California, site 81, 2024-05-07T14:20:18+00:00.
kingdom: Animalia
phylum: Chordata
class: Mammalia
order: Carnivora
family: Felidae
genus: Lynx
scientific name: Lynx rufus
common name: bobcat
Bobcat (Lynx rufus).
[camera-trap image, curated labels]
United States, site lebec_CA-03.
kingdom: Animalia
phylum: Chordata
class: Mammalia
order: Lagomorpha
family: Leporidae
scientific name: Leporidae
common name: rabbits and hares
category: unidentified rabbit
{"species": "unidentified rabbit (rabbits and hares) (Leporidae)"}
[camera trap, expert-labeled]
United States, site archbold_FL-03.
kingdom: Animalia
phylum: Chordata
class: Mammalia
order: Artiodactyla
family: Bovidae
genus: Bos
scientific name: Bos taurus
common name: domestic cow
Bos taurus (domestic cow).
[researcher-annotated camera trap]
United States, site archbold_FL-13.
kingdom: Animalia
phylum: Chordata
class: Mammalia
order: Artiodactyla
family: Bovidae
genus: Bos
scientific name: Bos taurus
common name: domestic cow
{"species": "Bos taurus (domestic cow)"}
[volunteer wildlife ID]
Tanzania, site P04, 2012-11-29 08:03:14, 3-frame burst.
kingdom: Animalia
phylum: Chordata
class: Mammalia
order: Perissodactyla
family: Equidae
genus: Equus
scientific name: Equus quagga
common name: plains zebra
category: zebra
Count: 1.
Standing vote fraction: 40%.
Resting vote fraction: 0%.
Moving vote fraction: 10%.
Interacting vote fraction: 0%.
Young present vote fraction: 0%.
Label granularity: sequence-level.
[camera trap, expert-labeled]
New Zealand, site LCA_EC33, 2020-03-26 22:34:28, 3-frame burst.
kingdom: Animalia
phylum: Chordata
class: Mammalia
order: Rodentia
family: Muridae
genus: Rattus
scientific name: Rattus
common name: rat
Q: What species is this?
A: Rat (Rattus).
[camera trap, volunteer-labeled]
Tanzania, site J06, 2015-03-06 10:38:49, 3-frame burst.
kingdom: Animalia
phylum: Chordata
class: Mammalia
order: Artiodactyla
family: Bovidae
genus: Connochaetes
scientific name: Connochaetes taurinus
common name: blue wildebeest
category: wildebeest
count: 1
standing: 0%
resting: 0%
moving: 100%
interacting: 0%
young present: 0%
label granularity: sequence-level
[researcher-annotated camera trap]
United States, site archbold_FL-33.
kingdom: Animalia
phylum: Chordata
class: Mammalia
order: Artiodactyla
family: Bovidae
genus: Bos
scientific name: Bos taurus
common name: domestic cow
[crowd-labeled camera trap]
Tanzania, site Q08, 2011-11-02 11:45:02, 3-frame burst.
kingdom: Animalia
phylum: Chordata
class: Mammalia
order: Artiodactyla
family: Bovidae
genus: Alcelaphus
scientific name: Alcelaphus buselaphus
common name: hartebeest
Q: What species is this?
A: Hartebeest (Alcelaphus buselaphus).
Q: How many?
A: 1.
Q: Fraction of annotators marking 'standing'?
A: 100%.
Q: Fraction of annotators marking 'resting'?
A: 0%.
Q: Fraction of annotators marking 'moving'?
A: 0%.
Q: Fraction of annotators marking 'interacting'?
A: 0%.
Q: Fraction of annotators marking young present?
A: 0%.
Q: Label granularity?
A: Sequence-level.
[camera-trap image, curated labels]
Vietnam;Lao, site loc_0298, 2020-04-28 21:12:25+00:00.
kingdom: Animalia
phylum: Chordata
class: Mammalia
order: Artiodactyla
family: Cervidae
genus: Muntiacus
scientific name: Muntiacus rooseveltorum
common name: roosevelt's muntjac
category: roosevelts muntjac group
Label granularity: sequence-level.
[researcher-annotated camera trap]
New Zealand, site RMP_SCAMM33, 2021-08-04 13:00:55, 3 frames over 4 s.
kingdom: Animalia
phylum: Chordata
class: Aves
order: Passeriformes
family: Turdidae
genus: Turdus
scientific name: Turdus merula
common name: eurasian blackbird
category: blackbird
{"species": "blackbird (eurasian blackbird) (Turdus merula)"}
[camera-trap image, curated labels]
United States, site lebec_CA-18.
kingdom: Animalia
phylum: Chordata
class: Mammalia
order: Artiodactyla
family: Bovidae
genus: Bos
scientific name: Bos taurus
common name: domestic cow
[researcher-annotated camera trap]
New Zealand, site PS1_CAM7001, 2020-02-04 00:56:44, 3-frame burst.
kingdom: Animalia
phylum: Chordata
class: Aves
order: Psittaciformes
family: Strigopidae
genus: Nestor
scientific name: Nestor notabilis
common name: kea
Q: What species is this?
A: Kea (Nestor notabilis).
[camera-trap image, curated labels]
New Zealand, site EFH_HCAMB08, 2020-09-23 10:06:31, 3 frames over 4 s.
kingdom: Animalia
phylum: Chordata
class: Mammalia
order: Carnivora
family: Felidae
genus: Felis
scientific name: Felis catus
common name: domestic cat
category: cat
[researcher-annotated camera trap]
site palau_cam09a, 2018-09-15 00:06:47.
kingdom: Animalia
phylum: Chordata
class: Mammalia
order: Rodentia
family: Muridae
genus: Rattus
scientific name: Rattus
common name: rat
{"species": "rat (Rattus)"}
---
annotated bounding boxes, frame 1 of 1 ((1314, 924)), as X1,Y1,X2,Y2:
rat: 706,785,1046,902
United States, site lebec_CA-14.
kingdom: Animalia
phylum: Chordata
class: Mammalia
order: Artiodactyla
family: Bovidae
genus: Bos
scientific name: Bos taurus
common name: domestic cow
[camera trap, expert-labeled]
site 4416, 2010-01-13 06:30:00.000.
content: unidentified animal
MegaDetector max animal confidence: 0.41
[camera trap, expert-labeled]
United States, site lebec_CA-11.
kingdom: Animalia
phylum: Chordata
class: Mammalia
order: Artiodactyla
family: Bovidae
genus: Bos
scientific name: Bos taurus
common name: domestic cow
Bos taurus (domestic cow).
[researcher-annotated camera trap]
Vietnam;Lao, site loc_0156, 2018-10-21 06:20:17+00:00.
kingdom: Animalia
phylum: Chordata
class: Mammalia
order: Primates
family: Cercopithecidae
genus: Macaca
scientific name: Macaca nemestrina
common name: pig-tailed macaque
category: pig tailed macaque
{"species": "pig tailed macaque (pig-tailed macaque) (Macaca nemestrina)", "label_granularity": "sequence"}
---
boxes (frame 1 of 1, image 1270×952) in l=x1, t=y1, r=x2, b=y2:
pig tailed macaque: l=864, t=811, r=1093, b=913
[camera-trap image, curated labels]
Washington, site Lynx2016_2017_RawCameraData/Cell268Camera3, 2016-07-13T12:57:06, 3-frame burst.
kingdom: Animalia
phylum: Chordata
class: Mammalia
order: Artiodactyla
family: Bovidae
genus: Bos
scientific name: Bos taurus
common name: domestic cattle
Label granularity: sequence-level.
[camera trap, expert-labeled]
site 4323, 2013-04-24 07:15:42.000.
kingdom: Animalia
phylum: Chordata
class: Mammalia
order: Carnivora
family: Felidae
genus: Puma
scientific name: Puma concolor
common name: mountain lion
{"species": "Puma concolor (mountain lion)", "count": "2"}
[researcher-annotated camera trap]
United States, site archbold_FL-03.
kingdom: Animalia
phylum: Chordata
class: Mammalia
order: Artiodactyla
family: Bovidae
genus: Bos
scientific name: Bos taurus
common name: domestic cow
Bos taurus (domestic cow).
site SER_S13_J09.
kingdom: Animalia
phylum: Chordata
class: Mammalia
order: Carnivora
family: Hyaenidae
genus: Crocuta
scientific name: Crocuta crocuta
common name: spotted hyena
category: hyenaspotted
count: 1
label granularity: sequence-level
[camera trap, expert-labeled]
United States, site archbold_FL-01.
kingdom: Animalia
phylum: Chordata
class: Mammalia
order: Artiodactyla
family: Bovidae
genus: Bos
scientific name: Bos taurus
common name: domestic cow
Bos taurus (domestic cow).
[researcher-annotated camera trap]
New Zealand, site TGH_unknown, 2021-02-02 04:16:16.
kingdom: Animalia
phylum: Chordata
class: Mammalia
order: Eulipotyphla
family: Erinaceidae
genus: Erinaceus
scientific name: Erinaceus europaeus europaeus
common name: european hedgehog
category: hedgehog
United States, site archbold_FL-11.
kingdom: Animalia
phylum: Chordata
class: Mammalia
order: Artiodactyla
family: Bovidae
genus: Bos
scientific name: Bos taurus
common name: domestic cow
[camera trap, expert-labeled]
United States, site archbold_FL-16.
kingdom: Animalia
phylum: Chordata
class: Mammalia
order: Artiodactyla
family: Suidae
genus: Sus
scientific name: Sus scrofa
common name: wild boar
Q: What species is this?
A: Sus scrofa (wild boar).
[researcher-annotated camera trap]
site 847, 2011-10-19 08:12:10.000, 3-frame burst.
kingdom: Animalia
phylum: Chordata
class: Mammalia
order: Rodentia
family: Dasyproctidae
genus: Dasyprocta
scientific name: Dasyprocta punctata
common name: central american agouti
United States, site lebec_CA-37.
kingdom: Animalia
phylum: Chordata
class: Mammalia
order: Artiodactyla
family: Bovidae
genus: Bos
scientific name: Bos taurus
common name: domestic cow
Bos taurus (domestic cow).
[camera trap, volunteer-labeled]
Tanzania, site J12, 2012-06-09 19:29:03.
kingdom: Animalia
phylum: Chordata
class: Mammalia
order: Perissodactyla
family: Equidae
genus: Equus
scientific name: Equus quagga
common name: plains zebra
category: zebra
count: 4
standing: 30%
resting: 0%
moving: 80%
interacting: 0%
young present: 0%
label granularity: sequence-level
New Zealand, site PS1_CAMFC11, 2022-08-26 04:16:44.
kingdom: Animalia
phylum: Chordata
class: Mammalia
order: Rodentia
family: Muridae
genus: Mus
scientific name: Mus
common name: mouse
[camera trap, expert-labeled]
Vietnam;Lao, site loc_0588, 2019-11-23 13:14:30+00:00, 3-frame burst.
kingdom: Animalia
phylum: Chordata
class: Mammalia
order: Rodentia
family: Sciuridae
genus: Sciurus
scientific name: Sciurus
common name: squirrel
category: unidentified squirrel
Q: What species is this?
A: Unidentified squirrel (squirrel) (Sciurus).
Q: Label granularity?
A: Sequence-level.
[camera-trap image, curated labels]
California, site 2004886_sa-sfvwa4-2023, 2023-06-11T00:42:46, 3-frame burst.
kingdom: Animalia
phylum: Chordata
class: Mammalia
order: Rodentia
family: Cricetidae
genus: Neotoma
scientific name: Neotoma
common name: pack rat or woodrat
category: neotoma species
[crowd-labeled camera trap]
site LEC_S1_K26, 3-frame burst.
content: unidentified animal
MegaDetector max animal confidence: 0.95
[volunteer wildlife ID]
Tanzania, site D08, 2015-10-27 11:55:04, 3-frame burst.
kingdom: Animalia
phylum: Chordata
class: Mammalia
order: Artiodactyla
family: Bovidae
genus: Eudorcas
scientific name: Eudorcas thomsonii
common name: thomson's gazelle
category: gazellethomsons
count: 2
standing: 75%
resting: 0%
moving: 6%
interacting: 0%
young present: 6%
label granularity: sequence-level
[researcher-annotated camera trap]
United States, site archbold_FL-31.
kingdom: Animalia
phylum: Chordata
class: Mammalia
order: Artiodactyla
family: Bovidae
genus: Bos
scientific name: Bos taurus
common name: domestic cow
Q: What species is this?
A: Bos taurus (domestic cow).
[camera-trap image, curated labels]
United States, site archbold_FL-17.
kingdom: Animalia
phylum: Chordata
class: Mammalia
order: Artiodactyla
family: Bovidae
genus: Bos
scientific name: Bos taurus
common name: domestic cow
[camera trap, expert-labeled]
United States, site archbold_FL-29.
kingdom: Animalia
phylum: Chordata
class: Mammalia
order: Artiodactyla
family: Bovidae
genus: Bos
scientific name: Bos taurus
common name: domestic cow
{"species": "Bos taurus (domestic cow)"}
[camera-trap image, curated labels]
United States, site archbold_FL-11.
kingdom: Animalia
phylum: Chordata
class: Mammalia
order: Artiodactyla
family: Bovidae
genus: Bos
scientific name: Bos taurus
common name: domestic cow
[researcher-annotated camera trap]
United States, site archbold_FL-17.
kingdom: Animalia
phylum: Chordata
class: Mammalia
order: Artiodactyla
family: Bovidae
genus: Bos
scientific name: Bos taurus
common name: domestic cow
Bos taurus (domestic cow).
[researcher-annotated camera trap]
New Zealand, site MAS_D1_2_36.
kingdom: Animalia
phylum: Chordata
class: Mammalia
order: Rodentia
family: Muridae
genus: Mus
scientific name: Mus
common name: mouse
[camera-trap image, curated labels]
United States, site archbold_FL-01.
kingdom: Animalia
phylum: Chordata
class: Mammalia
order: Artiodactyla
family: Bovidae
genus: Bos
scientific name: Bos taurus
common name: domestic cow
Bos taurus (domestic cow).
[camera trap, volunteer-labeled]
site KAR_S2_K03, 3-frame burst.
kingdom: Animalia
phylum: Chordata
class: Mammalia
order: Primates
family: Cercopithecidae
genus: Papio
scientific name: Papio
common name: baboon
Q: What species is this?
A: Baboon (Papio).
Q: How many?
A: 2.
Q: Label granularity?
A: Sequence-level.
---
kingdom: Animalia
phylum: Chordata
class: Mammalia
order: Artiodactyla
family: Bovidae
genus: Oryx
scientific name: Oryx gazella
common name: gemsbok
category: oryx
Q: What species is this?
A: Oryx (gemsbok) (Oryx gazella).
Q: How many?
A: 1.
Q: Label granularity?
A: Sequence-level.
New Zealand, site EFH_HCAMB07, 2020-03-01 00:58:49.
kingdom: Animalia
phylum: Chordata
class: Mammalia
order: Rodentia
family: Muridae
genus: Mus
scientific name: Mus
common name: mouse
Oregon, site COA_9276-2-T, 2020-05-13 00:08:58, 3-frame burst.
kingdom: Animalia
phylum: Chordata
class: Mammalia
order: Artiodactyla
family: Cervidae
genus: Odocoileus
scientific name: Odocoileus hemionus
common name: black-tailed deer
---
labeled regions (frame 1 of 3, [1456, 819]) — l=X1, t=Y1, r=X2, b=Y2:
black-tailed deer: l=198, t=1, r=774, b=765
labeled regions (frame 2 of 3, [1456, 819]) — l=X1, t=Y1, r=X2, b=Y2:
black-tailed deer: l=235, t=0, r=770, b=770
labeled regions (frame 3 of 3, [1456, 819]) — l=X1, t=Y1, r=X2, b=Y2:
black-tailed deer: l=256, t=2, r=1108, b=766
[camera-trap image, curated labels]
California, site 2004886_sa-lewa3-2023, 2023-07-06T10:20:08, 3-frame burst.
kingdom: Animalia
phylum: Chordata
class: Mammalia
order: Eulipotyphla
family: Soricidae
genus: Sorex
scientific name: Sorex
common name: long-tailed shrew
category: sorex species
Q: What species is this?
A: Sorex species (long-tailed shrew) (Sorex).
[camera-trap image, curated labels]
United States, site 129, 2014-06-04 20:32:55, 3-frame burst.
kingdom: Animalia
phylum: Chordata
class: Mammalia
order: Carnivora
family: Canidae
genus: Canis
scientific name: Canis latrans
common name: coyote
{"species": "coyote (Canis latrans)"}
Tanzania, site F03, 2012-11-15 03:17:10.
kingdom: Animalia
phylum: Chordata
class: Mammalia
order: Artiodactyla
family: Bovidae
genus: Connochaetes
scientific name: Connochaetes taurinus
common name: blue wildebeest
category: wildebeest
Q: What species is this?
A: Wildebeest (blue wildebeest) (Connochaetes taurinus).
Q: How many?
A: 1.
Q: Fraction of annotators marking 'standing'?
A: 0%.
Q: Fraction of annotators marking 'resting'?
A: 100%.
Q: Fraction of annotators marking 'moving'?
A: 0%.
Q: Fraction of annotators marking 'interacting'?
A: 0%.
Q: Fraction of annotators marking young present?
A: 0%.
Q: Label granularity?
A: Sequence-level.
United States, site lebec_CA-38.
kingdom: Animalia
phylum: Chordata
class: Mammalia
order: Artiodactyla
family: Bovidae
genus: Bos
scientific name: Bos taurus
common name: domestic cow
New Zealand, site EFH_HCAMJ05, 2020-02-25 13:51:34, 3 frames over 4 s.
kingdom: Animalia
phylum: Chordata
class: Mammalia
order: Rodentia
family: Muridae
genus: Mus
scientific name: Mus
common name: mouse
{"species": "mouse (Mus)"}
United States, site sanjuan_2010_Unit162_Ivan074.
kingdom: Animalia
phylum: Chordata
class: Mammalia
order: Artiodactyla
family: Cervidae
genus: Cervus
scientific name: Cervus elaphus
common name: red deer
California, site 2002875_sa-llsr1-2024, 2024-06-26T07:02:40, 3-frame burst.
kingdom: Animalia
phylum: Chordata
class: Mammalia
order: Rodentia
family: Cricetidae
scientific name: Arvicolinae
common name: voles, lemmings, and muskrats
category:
######
Task objective >>
From the entries above, return each line with the word "Puma" in it.

Solution to the problem >>
genus: Puma
scientific name: Puma concolor
{"species": "Puma concolor (mountain lion)", "count": "2"}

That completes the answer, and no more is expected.